Subject: kernel config options
To: Robert Elz <kre@munnari.OZ.AU>
From: Jonathan Stone <jonathan@DSG.Stanford.EDU>
List: tech-kern
Date: 04/19/1998 15:12:43
>This source-changes mail reminded me of something I have been meaning to
>suggest for a while...
>
> Add dependencies on Makefile for SYSVSHM, SYSVIPC options.
>
>Nothing wrong with that change as such of course - what's wrong is the
>need for it, the way BSD has done kernel options (since day 1) is dumb.
Hi,
I haven't digested read all your long message, but I thought a fair
bit about just doign the quick hack of adding dependencies on
Makefile. In the end, I put in the quick simple change ony becuase I
also want to pull it up to 1.3.2.
A much better fix than mine is to use NetBSD's defopt machinery, which
is like option, but creates a header file "opt_<OPTION>.h" in the
build directory, which contains "#define OPTION" if the option is set,
and nothing otherwise. It's like your proposal except it doesn't use
the options/ subdir, and config does need to know about them all.

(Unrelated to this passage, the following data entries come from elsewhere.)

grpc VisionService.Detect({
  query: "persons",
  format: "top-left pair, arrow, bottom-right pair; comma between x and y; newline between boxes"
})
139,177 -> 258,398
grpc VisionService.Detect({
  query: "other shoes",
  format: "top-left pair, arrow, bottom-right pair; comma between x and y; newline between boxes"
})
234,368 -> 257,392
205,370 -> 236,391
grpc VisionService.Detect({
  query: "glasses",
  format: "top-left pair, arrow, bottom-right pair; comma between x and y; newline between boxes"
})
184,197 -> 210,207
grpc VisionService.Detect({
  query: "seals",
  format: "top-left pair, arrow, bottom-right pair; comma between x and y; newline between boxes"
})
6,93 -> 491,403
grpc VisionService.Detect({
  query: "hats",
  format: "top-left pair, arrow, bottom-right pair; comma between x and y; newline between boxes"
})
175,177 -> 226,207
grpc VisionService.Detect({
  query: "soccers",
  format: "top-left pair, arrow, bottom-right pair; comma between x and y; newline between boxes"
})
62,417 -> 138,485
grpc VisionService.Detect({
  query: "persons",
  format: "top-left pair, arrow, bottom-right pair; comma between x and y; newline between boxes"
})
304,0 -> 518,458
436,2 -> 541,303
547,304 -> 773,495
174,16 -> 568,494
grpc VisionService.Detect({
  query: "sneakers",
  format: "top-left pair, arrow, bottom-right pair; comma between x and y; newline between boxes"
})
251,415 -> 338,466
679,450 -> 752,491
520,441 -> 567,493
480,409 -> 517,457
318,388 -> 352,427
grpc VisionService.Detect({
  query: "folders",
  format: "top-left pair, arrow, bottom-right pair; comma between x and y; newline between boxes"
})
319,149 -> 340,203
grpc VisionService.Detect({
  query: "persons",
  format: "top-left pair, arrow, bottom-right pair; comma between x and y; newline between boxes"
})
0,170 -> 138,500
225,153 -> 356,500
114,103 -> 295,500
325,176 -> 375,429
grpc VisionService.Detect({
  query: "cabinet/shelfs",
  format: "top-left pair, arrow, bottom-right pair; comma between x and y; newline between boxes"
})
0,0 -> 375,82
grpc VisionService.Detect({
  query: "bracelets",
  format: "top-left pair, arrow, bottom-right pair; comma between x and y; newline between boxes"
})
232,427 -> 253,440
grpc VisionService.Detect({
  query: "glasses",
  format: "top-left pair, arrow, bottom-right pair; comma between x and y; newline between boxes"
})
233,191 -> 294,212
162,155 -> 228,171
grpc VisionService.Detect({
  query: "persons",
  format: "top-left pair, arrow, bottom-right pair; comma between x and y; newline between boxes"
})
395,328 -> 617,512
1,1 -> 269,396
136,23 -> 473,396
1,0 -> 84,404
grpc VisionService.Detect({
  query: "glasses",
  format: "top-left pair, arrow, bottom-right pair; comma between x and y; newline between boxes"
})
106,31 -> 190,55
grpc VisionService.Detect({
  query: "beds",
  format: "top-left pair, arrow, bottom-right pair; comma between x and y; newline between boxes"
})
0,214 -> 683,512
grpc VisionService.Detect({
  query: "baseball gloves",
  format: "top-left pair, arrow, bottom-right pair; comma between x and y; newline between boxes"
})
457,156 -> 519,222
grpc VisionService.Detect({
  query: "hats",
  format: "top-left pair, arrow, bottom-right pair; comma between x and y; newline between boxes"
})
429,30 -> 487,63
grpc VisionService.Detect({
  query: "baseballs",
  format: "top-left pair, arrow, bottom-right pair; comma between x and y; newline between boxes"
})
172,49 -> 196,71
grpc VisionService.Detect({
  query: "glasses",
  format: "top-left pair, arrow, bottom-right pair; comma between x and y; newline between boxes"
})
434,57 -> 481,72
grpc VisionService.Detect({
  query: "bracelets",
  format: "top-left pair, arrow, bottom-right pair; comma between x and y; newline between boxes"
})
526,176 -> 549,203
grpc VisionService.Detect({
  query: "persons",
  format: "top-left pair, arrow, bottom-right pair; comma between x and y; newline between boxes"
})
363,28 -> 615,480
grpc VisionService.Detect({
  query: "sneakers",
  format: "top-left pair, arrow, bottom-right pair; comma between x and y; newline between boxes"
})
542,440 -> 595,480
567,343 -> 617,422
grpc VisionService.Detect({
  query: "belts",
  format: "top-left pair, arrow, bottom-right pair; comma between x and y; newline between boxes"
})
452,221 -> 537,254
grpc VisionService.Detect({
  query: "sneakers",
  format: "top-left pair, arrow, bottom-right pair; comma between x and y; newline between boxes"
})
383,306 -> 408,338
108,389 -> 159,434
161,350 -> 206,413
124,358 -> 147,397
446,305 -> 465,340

So far that hasn't been a showstopper.
I thought about using defopt for __all__ the ``MI'' flag options in
options(4). We could even define the option flags in a file containing
human-readable definitions of what they mean, and use an awk script to
generate either a file of "defopt" definitions or mandoc input.
I agree completely that a better scheme for managing options and
dependencies on options would be very nice. Ideally, it could even
support `binary' distributions for people with slow machines. Tho' The
momentum there is more towards supporting cross-compilers.